* SELECTION *
* START *

Referring now to FIG. 4, FIG. 4 shows the behavior of the drilling system in a common operation mode and demonstrates the benefit of the present system for real bit engagement with the rock, for changes in friction and changes in rock properties at the bit face. Graphs 401 and 411 show changes in wellbore friction and rock properties, respectively. In each of the graphs 403, 405, 407, 413, 415, and 417, the dotted line represents changes what would occur by conventional drilling operations when the changes in 401 and 411 are experienced, whereas the solid line represents control of the unspooling rate based on downhole measurements, in accordance with embodiments of the present disclosure, based on the changes experienced in 401 and 411. For example, when there is an increased in the amount of axial friction (shown in 401), as shown in 403, no detection in the surface WOB would occur in conventional operations, whereas a decrease in the downhole WOB would be experienced. Thus, the axial friction in the wellbore creates an offset between the SWOB and DWOB. In conventional drilling, this offset may be determined by raising the bit off-bottom and moving the drill string upwards and downwards, while monitoring the difference in hookload (equal to twice the friction effect). Then this “estimated friction” may be taken in account to estimate the SWOB from hookload while drilling. Such estimation is only performed periodically: it will not be done continuously. ROP would drop if it is not detected while drilling as shown in 407.

Further, as shown in 405, there would also be a decrease in the downhole torque and a slight increase in the surface torque. Last, as shown in 407, the ROP would decrease. However, in accordance with one or more embodiments of the present disclosure, by detecting changes in downhole WOB, downhole torque, bit acceleration, drawwork speed, surface torque, the drawwork speed may be controlled (in 407) so as to correct the downhole WOB (DWOB) (showing a temporary reduction in downhole WOB in 403), by increasing the surface WOB which in turn also restores the downhole torque (in 405). Further, due to the increased rotational friction, the surface torque increases. Ultimately, in accordance with the present embodiments, the ROP may be maintained (or increased relative to the conventional operations). Thus, with the methods and systems of the present disclosure, DWOB can be continuously measured and transmitted to in the control software of the rig control system for determining the instantaneous rate of unspooling the drill-line at the drawwork. Thus, ROP would not be affected by change of friction in the wellbore, after a possible short period of adaptation.

* END *

* INFORMATION SUPPLIED *
* START *

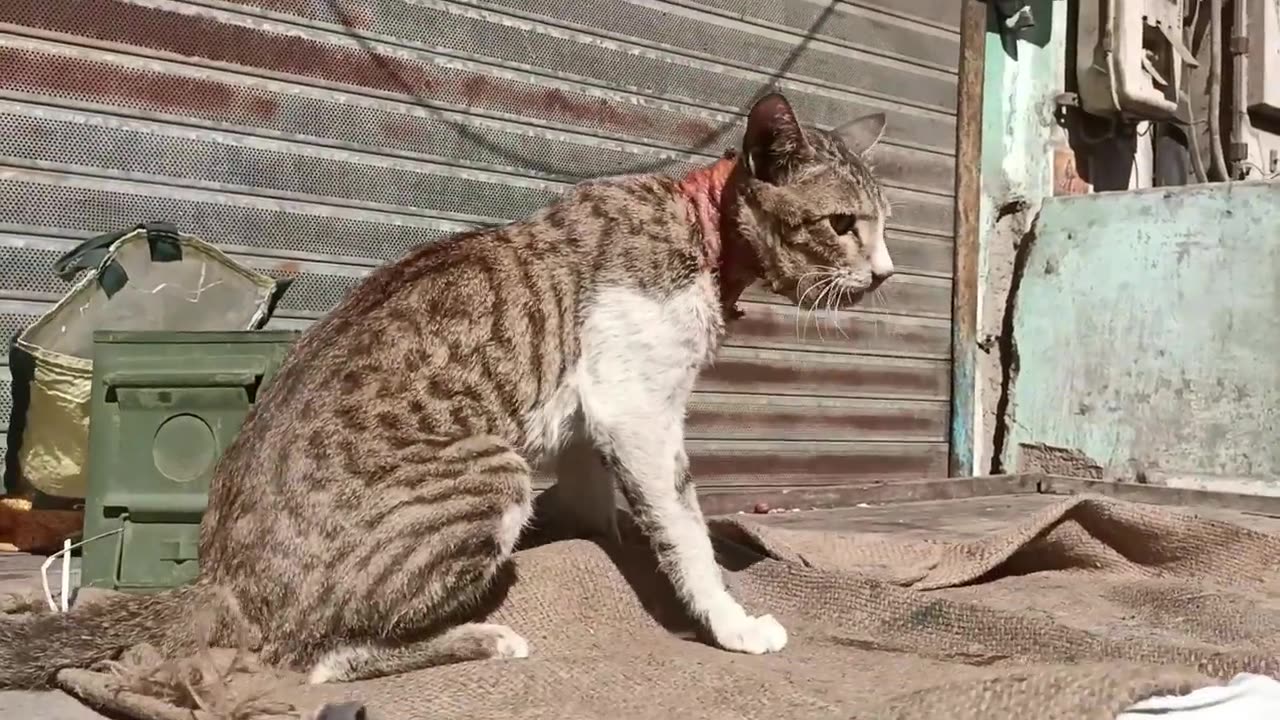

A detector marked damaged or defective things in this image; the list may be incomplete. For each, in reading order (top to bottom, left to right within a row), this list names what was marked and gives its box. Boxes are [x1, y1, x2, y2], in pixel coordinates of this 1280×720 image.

* END *

* TASK REQUIREMENTS *
1. Using the passage on drill-line unspooling control, answer:
(a) In conventional drilling, how is the offset between SWOB and DWOB determined?
(b) What do graphs 401 and 411 show?
(c) With the present embodiments, why does the surface torque increase?
2. Carry on the passage on drill-line unspooling control, writing on from its last sentence.

* ANSWERS PER TASK *
1.
(a) By raising the bit off-bottom and moving the drill string upwards and downwards while monitoring the difference in hookload.
(b) Changes in wellbore friction (401) and in rock properties (411).
(c) Because of the increased rotational friction.

2.
In 411, rather than a change in axial friction being experienced, a change in the rock properties is experienced, and graphs 413, 415, and 417 show the corresponding changes in the drilling conditions according to conventional methods and methods of the present disclosure. Changes in rock properties would normally affect the ROP. When operating according to conventional methodology, it is not possible to differentiate between such change in rock properties and the effect of change in wellbore friction. As SWOB is kept constant, ROP drops. However, in accordance with the present embodiments, by observing the increase in downhole torque (shown in 415), it is possible to detect the change in cutting requirement (shown in 411). Thus, SWOB can be increased while keeping proper considerations to maximum WOB and torque for the bit (to avoid reaching the operational limits of the bit). As further shown by FIG. 4, the true ROP would drop in a similar way independent of the downhole measurements. However, thanks to downhole measurements sent to surface via WDP, it is further envisioned that system may be able to deduce that the reduction of ROP for sustained DWOB is due to an increase of rock strength. Furthermore, the drilling torque is also increased. The control system 300 may increase SWOB and DWOB while insuring that DWOB is below the critical upper value to avoid damage to the drill-bit.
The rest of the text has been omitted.